> [WORK REQUIRED] Output every record below exactly as it appears.

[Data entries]
^^^^

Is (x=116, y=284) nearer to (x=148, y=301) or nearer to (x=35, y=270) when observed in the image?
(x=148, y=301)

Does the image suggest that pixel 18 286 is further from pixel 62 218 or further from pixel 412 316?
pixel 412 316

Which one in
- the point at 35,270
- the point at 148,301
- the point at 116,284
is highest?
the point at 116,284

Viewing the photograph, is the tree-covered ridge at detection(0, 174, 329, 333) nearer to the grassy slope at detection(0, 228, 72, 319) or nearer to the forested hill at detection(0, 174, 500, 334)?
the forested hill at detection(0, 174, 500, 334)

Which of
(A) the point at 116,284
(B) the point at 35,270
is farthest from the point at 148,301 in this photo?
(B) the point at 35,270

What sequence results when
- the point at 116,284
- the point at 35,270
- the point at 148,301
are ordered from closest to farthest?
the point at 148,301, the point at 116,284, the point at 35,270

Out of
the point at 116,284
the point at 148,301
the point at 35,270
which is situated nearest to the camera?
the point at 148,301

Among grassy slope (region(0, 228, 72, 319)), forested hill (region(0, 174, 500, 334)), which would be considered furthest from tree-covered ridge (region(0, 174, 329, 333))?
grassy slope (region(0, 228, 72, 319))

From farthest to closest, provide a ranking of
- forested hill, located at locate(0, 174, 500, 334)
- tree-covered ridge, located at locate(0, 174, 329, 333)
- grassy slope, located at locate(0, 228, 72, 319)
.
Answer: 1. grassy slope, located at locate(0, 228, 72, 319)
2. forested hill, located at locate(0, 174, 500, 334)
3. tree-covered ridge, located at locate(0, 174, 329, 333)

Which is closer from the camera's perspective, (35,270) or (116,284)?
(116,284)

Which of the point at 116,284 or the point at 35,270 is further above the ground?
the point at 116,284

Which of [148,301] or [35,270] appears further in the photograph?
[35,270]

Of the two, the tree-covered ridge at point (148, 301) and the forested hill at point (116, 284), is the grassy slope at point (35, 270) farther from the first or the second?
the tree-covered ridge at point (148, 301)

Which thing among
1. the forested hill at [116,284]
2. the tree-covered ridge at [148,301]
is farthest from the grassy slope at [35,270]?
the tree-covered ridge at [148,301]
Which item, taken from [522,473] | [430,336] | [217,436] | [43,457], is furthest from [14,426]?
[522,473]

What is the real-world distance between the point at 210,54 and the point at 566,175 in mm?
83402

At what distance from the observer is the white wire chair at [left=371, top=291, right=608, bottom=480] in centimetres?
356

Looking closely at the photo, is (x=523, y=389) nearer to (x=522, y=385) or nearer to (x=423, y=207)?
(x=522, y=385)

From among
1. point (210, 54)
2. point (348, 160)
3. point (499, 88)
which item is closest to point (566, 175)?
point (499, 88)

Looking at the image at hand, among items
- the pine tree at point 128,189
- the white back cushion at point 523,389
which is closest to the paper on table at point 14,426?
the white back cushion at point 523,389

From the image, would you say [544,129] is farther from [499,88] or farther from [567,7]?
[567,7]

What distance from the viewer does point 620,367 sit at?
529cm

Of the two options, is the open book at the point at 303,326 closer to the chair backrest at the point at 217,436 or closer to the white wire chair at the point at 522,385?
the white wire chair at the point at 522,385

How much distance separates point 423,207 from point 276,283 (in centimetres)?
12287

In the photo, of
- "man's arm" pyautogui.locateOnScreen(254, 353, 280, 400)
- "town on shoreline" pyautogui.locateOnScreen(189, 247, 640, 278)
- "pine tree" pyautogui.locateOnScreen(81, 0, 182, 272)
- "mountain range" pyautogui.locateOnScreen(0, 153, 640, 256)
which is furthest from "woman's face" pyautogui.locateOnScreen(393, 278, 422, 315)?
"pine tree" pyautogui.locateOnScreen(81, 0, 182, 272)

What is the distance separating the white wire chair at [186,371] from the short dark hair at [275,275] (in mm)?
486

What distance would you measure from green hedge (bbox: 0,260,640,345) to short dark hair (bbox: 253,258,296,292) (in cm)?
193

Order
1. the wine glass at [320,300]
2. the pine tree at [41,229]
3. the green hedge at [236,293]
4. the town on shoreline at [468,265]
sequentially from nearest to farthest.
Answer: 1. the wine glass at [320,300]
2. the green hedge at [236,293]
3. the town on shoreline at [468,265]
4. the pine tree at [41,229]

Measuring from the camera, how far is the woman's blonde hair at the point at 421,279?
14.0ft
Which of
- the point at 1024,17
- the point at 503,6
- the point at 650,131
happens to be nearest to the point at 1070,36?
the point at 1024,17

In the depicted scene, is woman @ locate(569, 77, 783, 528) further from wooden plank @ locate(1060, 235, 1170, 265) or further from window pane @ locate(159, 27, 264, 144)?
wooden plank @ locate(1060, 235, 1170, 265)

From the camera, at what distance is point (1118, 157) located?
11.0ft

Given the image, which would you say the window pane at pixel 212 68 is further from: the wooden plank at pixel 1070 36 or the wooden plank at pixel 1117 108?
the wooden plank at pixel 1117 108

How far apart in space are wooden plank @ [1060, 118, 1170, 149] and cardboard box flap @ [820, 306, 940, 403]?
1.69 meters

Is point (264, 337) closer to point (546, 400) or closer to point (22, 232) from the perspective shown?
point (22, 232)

^^^^

> [FULL RESPONSE]
Is (x=116, y=284) nearer to (x=148, y=301) or nearer to (x=35, y=270) when observed in the image?
(x=148, y=301)

Does the image suggest that pixel 18 286 is further from pixel 62 218 or further from pixel 412 316?
pixel 412 316

Which one in
- the point at 35,270
- the point at 148,301
- the point at 116,284
is highest?
the point at 116,284

Viewing the photograph, is the tree-covered ridge at detection(0, 174, 329, 333) nearer to the grassy slope at detection(0, 228, 72, 319) or nearer to the forested hill at detection(0, 174, 500, 334)?
the forested hill at detection(0, 174, 500, 334)

Which of
(A) the point at 116,284
(B) the point at 35,270
is farthest from the point at 148,301 in this photo?
(B) the point at 35,270

What sequence results when
- the point at 116,284
- the point at 35,270
- the point at 148,301
are ordered from closest to farthest?
the point at 148,301, the point at 116,284, the point at 35,270

Out of
the point at 116,284
the point at 148,301
the point at 35,270
which is situated nearest to the camera?
the point at 148,301

Among grassy slope (region(0, 228, 72, 319)), forested hill (region(0, 174, 500, 334)), which would be considered furthest from tree-covered ridge (region(0, 174, 329, 333))?
grassy slope (region(0, 228, 72, 319))

From farthest to closest, provide a ranking of
- forested hill, located at locate(0, 174, 500, 334)
- tree-covered ridge, located at locate(0, 174, 329, 333)
- grassy slope, located at locate(0, 228, 72, 319)
.
Answer: 1. grassy slope, located at locate(0, 228, 72, 319)
2. forested hill, located at locate(0, 174, 500, 334)
3. tree-covered ridge, located at locate(0, 174, 329, 333)

Which is closer from the camera's perspective, (35,270) or (116,284)?
(116,284)

Which of the point at 116,284 or the point at 35,270 is further above the ground?
the point at 116,284

Which of [148,301] or [35,270] appears further in the photograph?
[35,270]

Of the two, the tree-covered ridge at point (148, 301) and the forested hill at point (116, 284), is the grassy slope at point (35, 270) farther from the first or the second?
the tree-covered ridge at point (148, 301)

Which thing among
1. the forested hill at [116,284]
2. the tree-covered ridge at [148,301]
is farthest from the grassy slope at [35,270]?
the tree-covered ridge at [148,301]
Which item, taken from [522,473] | [430,336] | [217,436] | [43,457], is furthest from [14,426]?
[522,473]

What is the real-world distance between the point at 210,54 and the point at 566,175 in mm?
83402

At what distance from the observer is the white wire chair at [left=371, top=291, right=608, bottom=480] in centimetres?
356

Looking closely at the photo, is (x=523, y=389) nearer to (x=522, y=385) or nearer to (x=423, y=207)?
(x=522, y=385)

From among
1. point (210, 54)
2. point (348, 160)
3. point (499, 88)
which item is closest to point (566, 175)?
point (499, 88)

Looking at the image at hand, among items
- the pine tree at point 128,189
- the white back cushion at point 523,389
which is closest to the paper on table at point 14,426?
the white back cushion at point 523,389

From the image, would you say [544,129] is farther from [499,88] or farther from [567,7]?
[567,7]

What distance from the viewer does point 620,367 sit at?
529cm

Of the two options, is the open book at the point at 303,326 closer to the chair backrest at the point at 217,436 or closer to the white wire chair at the point at 522,385?
the white wire chair at the point at 522,385

How much distance separates point 423,207 from point 276,283 (in centimetres)?
12287

In the photo, of
- "man's arm" pyautogui.locateOnScreen(254, 353, 280, 400)
- "town on shoreline" pyautogui.locateOnScreen(189, 247, 640, 278)
- "pine tree" pyautogui.locateOnScreen(81, 0, 182, 272)
- "mountain range" pyautogui.locateOnScreen(0, 153, 640, 256)
which is furthest from "woman's face" pyautogui.locateOnScreen(393, 278, 422, 315)?
"pine tree" pyautogui.locateOnScreen(81, 0, 182, 272)

What is the distance separating the white wire chair at [186,371] from the short dark hair at [275,275] (in mm)?
486

What distance would you measure from green hedge (bbox: 0,260,640,345) to short dark hair (bbox: 253,258,296,292) (in cm)?
193

Order
1. the wine glass at [320,300]
2. the pine tree at [41,229]
3. the green hedge at [236,293]
4. the town on shoreline at [468,265]
sequentially from nearest to farthest.
Answer: 1. the wine glass at [320,300]
2. the green hedge at [236,293]
3. the town on shoreline at [468,265]
4. the pine tree at [41,229]

Measuring from the camera, how far is the woman's blonde hair at the point at 421,279?
14.0ft
Which of
- the point at 1024,17
- the point at 503,6
- the point at 650,131
happens to be nearest to the point at 1070,36?
the point at 1024,17

In the depicted scene, is woman @ locate(569, 77, 783, 528) further from wooden plank @ locate(1060, 235, 1170, 265) or further from window pane @ locate(159, 27, 264, 144)?
wooden plank @ locate(1060, 235, 1170, 265)

From the camera, at what distance is point (1118, 157) located?
11.0ft

Given the image, which would you say the window pane at pixel 212 68 is further from: the wooden plank at pixel 1070 36 or the wooden plank at pixel 1117 108?
the wooden plank at pixel 1117 108

How far apart in space are wooden plank @ [1060, 118, 1170, 149] and cardboard box flap @ [820, 306, 940, 403]?
1.69 meters

Is point (264, 337) closer to point (546, 400) or closer to point (22, 232) from the perspective shown?
point (22, 232)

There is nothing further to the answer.